雑記415. 2020.11.21
“ ドングリに寄生しているわけではありません ”
 昨年の11月5日、兵庫県神戸市の高塚山緑地で、コナラ(図8-415-1参照)とウバメガシ(図8-415-2参照)の成熟したドングリに、ハチの一種と思われる昆虫が産卵管を立てているのを目撃しました。ハチの仲間でドングリ(堅果)に産卵するものと言えば、このHPで度々紹介してきたタマバチがいますが、このハチはドングリに寄生するタマバチより明らかにサイズが大きく、しかもお尻の先には長い産卵管をもっていました


 
 そして、それから1年が経過した今年の11月8日、同地で再びこの昆虫に遭遇しました(図8-415-3参照)。

 今回はウバメガシのドングリだけでしたが、前回は産卵管をドングリの表面に充がっていただけなのに、今回はドングリの中に深く差し込んだり、引き抜いたりという動作を10分ぐらい繰り返していました(図8-415-4参照)。作業を完遂するまで撮影を続けるつもりでしたが、夢中になって接写し過ぎたせいでカメラのレンズが昆虫にぶつかってしまい、残念ながら途中で逃げられてしまいました。


 一連の状況から、タマバチ以外にもドングリに産卵するハチの仲間が存在する可能性が考えられます。ただ、ドングリではなくドングリに寄生したタマバチに寄生するハチの仲間(*)がいる等、昆虫の世界はなかなか一筋縄ではいきませんので、全くの素人である私がこれ以上考察することは非常に困難です。
* 雑記064、124を参照願います。
 そこで、いつもお世話になっているブログ [ 明石・神戸の虫 ときどきプランクトン ] (**)の管理人様に、このハチの詳細についてお話を伺うことにしました。以下に、管理人様から教えていただいた内容を抜粋して紹介します。
** https://mushi-akashi2.blogspot.com/
1. 翅脈からコマユバチ科(すべて寄生性)の一種と思われる。
2. ハチのサイズから、タマバチは小さ過ぎるので、コナラシギゾウムシ等を寄主としているのではないかと推測する。
3. 産卵管の太さのわりに堅果の穴が大きく、周囲の果皮が変色しているので、ゾウムシ等が開けた穴を利用しているのではないかと思われる(図8-415-5参照)。

との事でした。毎度のことながら、管理人様には広範囲の情報源を駆使して懇切丁寧に解説していただき、本当に感謝しております。ここであらためて御礼申し上げます。

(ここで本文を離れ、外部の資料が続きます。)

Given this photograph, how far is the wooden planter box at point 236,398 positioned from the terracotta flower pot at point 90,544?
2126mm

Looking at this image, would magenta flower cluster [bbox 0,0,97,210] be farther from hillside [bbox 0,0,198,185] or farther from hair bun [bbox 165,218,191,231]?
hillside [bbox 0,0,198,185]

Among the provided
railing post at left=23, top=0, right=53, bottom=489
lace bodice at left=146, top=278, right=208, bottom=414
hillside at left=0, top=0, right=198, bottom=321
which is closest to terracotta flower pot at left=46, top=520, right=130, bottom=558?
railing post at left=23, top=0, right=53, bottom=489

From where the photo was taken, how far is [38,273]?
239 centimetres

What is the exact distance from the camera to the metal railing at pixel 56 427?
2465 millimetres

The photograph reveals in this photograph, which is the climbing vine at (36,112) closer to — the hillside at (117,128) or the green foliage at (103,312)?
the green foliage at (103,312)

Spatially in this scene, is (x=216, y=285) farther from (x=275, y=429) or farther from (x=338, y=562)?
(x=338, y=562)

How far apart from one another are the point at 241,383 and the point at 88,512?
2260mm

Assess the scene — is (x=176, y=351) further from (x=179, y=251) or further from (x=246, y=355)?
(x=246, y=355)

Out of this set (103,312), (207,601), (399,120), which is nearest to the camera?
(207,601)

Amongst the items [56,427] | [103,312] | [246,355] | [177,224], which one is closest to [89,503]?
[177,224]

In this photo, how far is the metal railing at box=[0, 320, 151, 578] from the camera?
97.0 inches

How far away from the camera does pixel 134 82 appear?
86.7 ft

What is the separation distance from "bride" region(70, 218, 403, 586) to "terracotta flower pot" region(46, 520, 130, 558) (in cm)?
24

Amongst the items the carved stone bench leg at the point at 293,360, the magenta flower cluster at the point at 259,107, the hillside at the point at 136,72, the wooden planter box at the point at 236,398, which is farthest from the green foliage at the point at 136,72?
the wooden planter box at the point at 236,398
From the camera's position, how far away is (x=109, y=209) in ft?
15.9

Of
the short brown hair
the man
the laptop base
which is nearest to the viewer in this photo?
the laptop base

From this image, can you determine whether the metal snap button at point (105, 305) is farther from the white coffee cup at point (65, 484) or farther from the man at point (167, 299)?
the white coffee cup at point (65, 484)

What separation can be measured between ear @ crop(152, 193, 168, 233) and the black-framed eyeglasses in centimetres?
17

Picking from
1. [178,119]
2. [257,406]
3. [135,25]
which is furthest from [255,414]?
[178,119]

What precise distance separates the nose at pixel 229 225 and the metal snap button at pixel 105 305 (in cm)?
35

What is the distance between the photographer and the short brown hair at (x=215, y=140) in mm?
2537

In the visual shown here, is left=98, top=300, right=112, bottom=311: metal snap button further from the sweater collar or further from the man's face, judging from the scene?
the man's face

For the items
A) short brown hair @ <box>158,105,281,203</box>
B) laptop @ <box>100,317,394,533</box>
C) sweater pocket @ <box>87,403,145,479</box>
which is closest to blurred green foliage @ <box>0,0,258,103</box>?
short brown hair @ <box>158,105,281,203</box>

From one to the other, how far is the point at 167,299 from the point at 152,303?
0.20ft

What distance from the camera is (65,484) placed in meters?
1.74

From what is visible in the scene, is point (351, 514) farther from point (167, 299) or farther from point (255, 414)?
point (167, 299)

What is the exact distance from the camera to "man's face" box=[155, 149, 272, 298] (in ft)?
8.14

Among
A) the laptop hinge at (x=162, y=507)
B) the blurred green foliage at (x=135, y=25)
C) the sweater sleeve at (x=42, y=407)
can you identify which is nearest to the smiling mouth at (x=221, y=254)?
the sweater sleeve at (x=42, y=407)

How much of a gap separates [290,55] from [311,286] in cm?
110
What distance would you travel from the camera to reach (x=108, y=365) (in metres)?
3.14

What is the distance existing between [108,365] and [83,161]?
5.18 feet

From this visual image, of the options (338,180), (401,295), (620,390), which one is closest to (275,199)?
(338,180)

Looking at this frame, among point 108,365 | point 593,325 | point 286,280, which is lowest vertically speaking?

 その後、管理人様がさらに詳しく調べて下さった結果、日本昆虫学会の Japanese Journal of Entomology に掲載された論文Triaspis curculiovorus sp.n. ( Hymenoptera Braconidae ) fron Japan, Parasitizing Acorn Weevils ( by Jeno Papa and Kaoru Maeto ) 』 に、ドングリのゾウムシに寄生するコマユバチ科のハチに関する報告があるとの事で、電子ファイルを送って下さいました。
 この論文には、Triaspis curculiovorus と命名されたコマユバチ科の新種が、ミズナラ [ 学名 : Quercus mongolica var.grosseserrata ] やホワイトオーク [ 学名 : Quercus alba ] のドングリに産卵したクリシギゾウムシ [ 学名 : Curculio sikkimensis ] やクロシギゾウムシ [ 学名 : Curculio distinguendus ] 等のゾウムシ類に寄生することが報告されていました。私が目撃したコマユバチ科の一種と全く同じものかどうかは私には判断できませんが、ネットに掲載されたTriaspis curculiovorus の写真(***)を見る限り、両者はとてもよく似ていました。あと、分布は北海道と記載されていましたが、発見されたのがたまたま北海道というだけで、おそらく国産のドングリに寄生するゾウムシがいるところに、このハチの仲間は広く分布しているものと思われます。
*** https://www.naro.affrc.go.jp/org/niaes/type/dbhymenoptera/triaspis_curculiovorus.html

 最後になりますが、この論文を読み終えて執筆者について調べたところ、『 寄生バチと狩りバチの不思議な世界(一色出版 2020年刊 ) 』 という本を編集されていることが判りました。オンラインで試し読みすると、Triaspis curculiovorus のことも記されており、産卵直後のゾウムシの卵に卵を産みつけることや、卵を産みつけられてドングリから出てきたゾウムシの幼虫は健全な幼虫と同じように土中で越冬するけれども、翌年羽化するのはコマユバチだと書かれていました。私もこの本を買って、寄生バチについて少し勉強してみることにします。